▶ Given instruction: Rewrite the lines from the first one through the line containing "3. windshield (bbox: 95,19,117,28)", replacing "building facade" with "shop front" and leaving everything else unchanged.
-- begin Dataset records --
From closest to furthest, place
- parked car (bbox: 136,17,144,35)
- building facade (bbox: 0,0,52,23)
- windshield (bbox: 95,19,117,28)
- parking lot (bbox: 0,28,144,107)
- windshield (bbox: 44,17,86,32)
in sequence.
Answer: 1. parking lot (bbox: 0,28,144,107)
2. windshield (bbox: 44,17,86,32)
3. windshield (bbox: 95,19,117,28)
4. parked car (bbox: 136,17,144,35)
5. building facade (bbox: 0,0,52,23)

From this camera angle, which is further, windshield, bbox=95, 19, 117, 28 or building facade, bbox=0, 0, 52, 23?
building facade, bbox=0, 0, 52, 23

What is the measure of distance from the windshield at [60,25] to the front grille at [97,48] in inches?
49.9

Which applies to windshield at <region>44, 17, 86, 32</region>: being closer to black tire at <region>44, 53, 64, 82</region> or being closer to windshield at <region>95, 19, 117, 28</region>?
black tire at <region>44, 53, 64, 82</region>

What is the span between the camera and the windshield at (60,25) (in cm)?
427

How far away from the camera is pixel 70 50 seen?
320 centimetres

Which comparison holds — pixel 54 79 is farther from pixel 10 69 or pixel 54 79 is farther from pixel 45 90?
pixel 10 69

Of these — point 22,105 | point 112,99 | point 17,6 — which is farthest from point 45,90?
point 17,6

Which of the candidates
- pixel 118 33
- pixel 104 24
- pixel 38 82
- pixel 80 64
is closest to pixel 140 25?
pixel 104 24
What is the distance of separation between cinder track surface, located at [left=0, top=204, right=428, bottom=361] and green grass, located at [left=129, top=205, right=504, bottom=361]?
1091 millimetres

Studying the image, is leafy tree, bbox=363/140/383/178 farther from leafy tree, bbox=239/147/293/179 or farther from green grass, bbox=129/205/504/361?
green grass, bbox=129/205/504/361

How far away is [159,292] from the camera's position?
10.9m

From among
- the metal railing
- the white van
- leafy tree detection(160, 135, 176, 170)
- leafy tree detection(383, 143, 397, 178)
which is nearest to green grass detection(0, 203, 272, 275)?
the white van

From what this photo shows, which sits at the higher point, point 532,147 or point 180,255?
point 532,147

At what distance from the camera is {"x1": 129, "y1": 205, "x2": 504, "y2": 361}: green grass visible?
-- end Dataset records --
▶ Task response:
From closest to furthest, place
- parked car (bbox: 136,17,144,35)
- shop front (bbox: 0,0,52,23)
- windshield (bbox: 95,19,117,28)
- parking lot (bbox: 0,28,144,107)
- windshield (bbox: 44,17,86,32)
in sequence.
Answer: 1. parking lot (bbox: 0,28,144,107)
2. windshield (bbox: 44,17,86,32)
3. windshield (bbox: 95,19,117,28)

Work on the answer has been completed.